■ TASK DIRECTIONS
For the data below, work out how many lines contain the word "genus" and supply only that number.

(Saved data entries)

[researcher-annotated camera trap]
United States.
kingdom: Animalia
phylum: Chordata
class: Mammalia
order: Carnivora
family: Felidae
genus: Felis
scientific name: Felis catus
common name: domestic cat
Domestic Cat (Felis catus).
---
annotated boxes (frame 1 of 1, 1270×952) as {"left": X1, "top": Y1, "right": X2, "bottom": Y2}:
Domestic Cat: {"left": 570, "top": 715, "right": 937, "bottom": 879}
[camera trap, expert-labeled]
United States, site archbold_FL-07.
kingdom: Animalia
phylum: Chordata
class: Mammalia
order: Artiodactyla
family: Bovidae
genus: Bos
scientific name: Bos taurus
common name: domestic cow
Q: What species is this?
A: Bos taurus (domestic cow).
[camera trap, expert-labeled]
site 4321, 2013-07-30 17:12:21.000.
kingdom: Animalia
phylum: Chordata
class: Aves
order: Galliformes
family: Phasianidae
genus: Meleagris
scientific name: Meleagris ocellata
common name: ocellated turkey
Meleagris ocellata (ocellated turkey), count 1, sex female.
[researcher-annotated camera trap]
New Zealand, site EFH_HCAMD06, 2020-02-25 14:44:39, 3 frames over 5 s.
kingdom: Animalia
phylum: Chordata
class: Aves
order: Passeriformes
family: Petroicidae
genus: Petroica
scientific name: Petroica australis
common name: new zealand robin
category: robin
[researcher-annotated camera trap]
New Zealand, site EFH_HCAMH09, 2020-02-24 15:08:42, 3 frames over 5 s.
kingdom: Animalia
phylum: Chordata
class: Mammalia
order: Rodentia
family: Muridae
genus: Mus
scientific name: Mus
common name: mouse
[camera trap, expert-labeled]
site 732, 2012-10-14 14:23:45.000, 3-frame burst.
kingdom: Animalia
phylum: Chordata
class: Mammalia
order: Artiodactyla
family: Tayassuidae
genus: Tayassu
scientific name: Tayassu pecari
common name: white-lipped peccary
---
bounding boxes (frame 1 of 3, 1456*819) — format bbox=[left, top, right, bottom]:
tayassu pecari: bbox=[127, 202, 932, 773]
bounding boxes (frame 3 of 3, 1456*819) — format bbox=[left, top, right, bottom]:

■ FINISHED TASK
6